As it turned out, my last trip was good for us. He learned that he liked me and missed me - I think he's learned to appreciate me a lot more, and be a little more committed, not that he wasn't before, but ... it's just been more intense. I think it was the same for me. But yesterday, looking into this eyes, and feeling his arms around me, damn, it scared the shit out of me. I felt so much fear. Fear of falling in love, fear of declaring my love, fear of being hurt (why does he not talk to me about this one ex-girlfriend from high school he's been rekindling a friendship with? why didn't he mention that he's going to hang out with her on Saturday? why didn't he mention that he was having lunch with her all those weeks ago?), fear of losing myself (I spent all my time with him - I hardly did any laundry, didn't make those phone calls I needed to make, didn't see those friends I wanted to see).
There are so many thoughts in my head, I really just need to see what comes. Quell the doubts, because I really should not let them nag at me, because they are 90% manufactured by me. Maybe 95%. See what comes, because if this is going to be love, then let it be. Don't skip the love just because I see the other side. This might sound cheesy, but maybe the love needs to be allowed to live, even if it's for a little while.
That's all I have in me. I gotta get packin.
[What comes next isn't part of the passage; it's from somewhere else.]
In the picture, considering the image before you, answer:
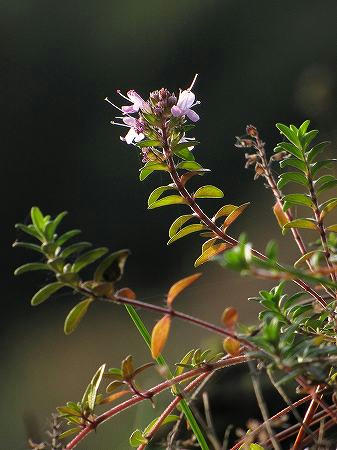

Next up: family vacation to Japan, Taiwan and Cambodia. This trip is either going to be really good for my family, or it's going to tear us apart. God help me, I hope it's the former.
4 comments:
Did you just say that nice stuff about your high school friends because you knew I would read it?
Duh! Of course!
I thought maybe it was because you secretly did have fun. I guess not. Wahh, wahh (Charlie Brown). :(
Well, I had a ton of fun, too! But I mentioned it especially because of you. So there, I didn't pull the football away after all.